TASK: Produce an exact copy of the lines from the line containing "Which is uppermost —" through the last line of the listing below, both ends included, and nothing else.

(Records from a collection)
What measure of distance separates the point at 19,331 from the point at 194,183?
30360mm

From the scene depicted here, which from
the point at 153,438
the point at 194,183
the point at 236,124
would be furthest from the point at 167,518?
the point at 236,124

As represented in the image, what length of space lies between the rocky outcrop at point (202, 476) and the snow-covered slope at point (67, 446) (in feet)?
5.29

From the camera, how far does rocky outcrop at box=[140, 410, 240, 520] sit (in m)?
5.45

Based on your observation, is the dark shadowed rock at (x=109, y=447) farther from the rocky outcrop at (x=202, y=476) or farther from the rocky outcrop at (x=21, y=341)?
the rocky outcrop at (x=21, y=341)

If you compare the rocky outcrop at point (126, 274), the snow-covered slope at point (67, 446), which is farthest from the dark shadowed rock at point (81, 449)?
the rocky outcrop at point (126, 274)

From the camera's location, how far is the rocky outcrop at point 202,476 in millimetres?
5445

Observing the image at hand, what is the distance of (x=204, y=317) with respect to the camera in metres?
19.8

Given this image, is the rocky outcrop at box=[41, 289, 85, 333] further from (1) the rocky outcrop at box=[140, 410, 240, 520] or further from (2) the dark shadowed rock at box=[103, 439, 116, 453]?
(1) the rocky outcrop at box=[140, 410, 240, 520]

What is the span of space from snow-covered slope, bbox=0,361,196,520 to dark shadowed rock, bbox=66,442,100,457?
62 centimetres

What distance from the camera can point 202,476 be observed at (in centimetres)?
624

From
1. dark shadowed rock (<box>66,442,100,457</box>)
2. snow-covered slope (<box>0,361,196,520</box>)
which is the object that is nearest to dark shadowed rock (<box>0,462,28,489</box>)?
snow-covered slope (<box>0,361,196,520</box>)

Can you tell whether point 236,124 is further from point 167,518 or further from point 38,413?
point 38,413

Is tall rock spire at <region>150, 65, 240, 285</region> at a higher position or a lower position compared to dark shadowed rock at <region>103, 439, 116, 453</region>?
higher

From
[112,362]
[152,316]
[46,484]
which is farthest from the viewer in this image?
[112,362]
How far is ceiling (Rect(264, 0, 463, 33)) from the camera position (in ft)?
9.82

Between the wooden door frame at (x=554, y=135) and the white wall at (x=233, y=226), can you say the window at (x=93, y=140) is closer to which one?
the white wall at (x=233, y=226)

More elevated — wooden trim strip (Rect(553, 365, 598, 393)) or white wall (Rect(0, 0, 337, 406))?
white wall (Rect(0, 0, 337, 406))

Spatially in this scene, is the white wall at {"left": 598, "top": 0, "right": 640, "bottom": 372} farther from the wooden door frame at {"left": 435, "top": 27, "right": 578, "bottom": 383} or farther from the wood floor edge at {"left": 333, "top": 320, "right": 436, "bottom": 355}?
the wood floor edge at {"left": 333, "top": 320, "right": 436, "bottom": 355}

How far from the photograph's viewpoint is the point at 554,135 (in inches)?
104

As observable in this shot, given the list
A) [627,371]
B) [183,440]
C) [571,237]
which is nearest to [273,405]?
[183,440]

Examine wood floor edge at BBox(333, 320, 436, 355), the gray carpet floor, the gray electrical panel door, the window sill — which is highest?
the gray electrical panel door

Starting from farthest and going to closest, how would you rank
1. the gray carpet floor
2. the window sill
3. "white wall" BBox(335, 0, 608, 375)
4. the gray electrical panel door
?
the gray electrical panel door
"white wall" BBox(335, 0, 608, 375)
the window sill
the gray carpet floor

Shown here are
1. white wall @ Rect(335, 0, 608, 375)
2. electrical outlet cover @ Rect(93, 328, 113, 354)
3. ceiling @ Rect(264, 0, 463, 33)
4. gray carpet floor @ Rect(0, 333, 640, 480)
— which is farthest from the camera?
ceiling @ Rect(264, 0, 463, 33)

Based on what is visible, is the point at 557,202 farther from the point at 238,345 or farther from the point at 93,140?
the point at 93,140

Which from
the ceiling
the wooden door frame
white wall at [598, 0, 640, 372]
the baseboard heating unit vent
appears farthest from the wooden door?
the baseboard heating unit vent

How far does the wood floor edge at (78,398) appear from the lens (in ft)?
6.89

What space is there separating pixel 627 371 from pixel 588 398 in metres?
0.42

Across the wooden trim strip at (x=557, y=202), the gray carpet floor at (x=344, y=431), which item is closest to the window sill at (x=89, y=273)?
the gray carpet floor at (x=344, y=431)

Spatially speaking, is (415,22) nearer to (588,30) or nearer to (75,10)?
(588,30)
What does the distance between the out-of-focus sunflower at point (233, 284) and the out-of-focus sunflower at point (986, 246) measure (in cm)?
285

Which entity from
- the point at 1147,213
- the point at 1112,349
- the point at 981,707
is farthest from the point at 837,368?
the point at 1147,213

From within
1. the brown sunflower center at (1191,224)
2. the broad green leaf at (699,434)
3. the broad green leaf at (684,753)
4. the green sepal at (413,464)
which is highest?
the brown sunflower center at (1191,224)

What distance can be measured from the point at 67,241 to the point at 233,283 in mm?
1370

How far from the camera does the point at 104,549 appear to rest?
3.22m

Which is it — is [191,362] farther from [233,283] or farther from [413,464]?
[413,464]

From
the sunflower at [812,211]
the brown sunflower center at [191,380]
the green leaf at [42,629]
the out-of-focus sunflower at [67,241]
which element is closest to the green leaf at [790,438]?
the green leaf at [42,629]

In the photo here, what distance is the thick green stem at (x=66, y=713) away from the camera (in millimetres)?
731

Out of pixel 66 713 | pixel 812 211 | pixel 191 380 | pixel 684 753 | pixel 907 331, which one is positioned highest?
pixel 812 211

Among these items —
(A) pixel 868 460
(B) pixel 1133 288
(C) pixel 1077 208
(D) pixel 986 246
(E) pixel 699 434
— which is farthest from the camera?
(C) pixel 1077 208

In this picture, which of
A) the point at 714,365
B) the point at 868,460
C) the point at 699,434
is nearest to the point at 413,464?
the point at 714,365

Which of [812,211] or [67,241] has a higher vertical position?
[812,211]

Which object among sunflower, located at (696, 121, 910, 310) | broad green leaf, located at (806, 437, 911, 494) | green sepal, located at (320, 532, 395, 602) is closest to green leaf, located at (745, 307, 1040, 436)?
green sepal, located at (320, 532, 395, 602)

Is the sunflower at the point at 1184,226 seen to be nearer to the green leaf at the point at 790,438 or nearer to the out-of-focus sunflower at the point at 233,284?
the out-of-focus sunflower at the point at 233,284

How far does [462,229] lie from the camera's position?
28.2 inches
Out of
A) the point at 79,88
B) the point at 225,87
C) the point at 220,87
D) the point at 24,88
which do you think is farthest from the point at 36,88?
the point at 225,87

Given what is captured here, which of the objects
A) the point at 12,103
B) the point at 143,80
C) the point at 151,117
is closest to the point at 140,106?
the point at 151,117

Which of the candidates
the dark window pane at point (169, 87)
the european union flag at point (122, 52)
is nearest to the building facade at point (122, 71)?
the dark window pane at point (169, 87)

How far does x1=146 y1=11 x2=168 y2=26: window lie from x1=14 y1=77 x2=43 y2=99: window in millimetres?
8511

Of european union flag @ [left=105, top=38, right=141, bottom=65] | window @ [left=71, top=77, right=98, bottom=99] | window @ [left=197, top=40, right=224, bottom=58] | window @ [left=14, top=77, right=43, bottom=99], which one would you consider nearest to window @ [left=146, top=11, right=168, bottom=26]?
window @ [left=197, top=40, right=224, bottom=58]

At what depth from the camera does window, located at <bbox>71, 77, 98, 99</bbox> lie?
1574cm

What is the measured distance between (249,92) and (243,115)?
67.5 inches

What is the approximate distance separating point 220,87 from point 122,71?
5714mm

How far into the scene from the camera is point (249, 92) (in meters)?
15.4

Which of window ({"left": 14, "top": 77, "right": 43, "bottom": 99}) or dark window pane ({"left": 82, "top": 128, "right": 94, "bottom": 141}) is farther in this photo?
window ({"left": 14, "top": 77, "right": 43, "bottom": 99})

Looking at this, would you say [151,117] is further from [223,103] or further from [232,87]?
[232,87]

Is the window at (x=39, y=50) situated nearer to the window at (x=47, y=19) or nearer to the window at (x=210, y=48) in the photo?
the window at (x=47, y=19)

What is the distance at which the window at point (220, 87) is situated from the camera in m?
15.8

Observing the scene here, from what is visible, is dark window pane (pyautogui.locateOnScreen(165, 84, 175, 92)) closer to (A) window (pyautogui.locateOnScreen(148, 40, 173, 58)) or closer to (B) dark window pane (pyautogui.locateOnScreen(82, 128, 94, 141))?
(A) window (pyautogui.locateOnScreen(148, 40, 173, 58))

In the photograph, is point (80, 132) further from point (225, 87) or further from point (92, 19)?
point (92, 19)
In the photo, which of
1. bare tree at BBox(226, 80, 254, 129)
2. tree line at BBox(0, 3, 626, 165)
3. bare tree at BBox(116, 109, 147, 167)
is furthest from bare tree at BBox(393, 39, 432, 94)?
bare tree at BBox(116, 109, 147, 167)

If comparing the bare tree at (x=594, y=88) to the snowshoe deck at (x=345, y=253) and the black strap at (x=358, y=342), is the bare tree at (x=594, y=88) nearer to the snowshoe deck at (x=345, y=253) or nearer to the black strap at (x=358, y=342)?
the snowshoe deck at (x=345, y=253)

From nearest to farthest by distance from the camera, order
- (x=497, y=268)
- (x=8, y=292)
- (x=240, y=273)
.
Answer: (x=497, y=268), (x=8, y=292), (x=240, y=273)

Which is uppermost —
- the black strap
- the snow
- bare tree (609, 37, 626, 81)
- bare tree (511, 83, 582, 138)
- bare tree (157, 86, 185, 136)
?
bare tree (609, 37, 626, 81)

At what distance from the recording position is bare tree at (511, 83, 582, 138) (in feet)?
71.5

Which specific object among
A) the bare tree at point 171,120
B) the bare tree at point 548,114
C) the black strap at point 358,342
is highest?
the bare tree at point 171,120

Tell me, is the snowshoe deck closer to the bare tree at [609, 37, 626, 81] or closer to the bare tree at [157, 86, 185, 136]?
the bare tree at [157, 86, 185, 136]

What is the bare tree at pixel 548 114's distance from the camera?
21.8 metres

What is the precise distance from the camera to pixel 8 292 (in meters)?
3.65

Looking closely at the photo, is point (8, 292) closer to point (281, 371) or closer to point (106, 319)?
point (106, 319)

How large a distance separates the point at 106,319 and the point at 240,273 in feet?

EXERCISE OUTPUT:
Which is uppermost —
- the black strap
- the snow
- bare tree (609, 37, 626, 81)
- bare tree (511, 83, 582, 138)
- bare tree (157, 86, 185, 136)
?
bare tree (609, 37, 626, 81)

At what distance from the recording position is bare tree at (511, 83, 582, 138) (in feet)?
71.5

Which specific object among
A) the bare tree at point 171,120
B) the bare tree at point 548,114
C) the black strap at point 358,342
is highest?
the bare tree at point 171,120

Tell me, is the snowshoe deck closer to the bare tree at [609, 37, 626, 81] or closer to the bare tree at [157, 86, 185, 136]?
the bare tree at [157, 86, 185, 136]

What is the bare tree at pixel 548 114's distance from the camera?
21.8 metres

What is the precise distance from the camera to pixel 8 292 (in meters)?
3.65

Looking closely at the photo, is point (8, 292) closer to point (281, 371) or closer to point (106, 319)?
point (106, 319)

How large a distance separates the point at 106,319 and the point at 240,273 in feet?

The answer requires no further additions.